End-to-End Speech Recognition Using Recurrent Neural Network (RNN)

Rene Avalloni de Morais; Baidya Nath  Saha

End-to-End Speech Recognition Using Recurrent Neural Network (RNN)

Authors

Rene Avalloni de Morais

Department of Mathematical and Physical Sciences, Concordia University of Edmonton, Alberta, T5B 4E4

Baidya Nath Saha

Department of Mathematical and Physical Sciences, Concordia University of Edmonton, Alberta, T5B 4E4

DOI: https://doi.org/10.21467/proceedings.115.20

Synopsis

Deep learning algorithms have received dramatic progress in the area of natural language processing and automatic human speech recognition. However, the accuracy of the deep learning algorithms depends on the amount and quality of the data and training deep models requires high-performance computing resources.
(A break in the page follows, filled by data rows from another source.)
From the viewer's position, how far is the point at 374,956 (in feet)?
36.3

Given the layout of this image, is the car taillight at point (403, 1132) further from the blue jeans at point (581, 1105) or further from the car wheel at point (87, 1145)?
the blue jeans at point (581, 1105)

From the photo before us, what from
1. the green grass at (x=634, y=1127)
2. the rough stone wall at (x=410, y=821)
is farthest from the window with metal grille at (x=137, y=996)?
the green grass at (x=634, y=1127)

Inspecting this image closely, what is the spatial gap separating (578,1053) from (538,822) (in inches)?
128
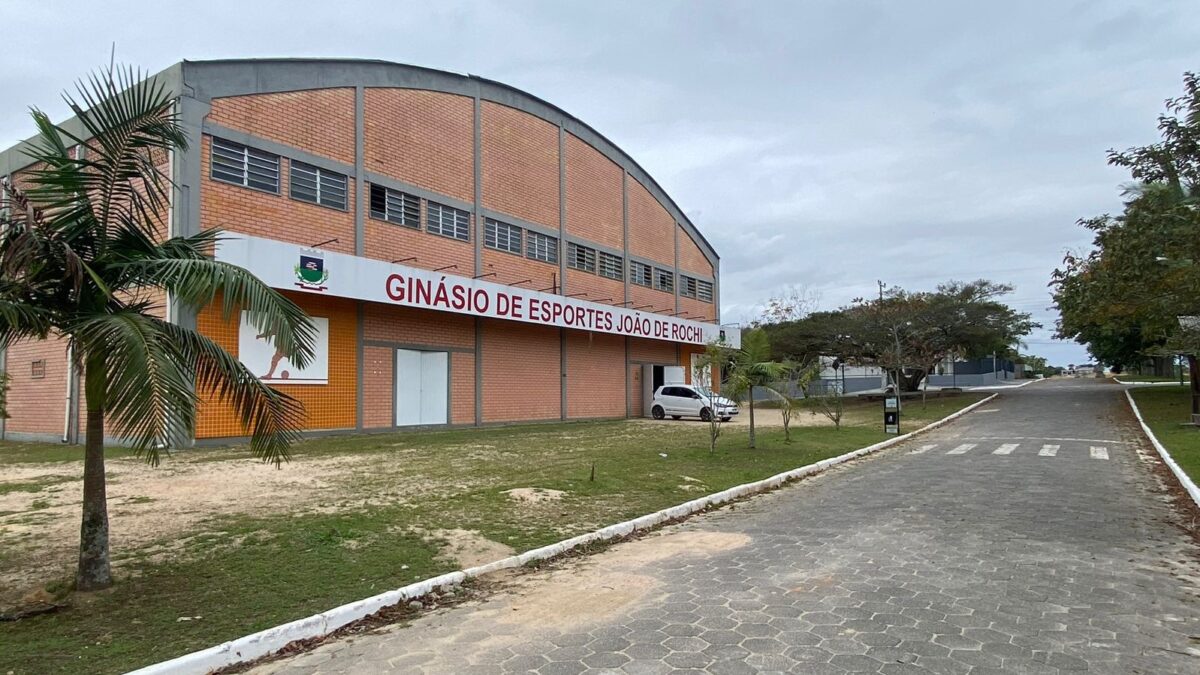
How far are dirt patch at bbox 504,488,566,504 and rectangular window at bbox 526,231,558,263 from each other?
17754mm

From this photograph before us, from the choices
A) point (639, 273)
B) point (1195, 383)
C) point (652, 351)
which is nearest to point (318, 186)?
point (639, 273)

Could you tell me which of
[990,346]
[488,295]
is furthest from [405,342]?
[990,346]

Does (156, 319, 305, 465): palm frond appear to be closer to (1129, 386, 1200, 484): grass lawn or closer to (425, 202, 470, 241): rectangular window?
(1129, 386, 1200, 484): grass lawn

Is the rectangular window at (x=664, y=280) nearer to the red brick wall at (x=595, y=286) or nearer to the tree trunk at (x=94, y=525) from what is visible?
the red brick wall at (x=595, y=286)

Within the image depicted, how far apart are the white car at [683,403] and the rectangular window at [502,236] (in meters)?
9.02

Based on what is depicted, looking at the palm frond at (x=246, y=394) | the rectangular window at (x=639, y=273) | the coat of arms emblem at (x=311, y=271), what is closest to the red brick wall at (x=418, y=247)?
the coat of arms emblem at (x=311, y=271)

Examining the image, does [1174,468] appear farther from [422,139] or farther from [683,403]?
[422,139]

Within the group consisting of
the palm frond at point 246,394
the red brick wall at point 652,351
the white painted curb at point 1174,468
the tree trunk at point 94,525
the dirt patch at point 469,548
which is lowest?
the dirt patch at point 469,548

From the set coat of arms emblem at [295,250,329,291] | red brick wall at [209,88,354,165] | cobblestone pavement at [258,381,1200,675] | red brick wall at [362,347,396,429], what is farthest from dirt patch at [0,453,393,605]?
red brick wall at [209,88,354,165]

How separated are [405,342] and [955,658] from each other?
65.7ft

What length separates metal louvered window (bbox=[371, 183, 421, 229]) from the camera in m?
22.2

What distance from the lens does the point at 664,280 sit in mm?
36562

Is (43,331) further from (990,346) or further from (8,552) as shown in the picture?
(990,346)

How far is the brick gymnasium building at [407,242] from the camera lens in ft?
60.4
In this backdrop, this paper adresses an end-to-end speech recognition system where we finetune Mozilla DeepSpeech architecture using two different datasets: LibriSpeech clean dataset and Harvard speech dataset. We train Long Short Term Memory (LSTM) based deep Recurrent Neural Netowrk (RNN) models in Google Colab platform and use their GPU resources. Extensive experimental results demonstrate that Mozilla DeepSpeech model could be fine-tuned for different audio datasets to recognize speeches successfully.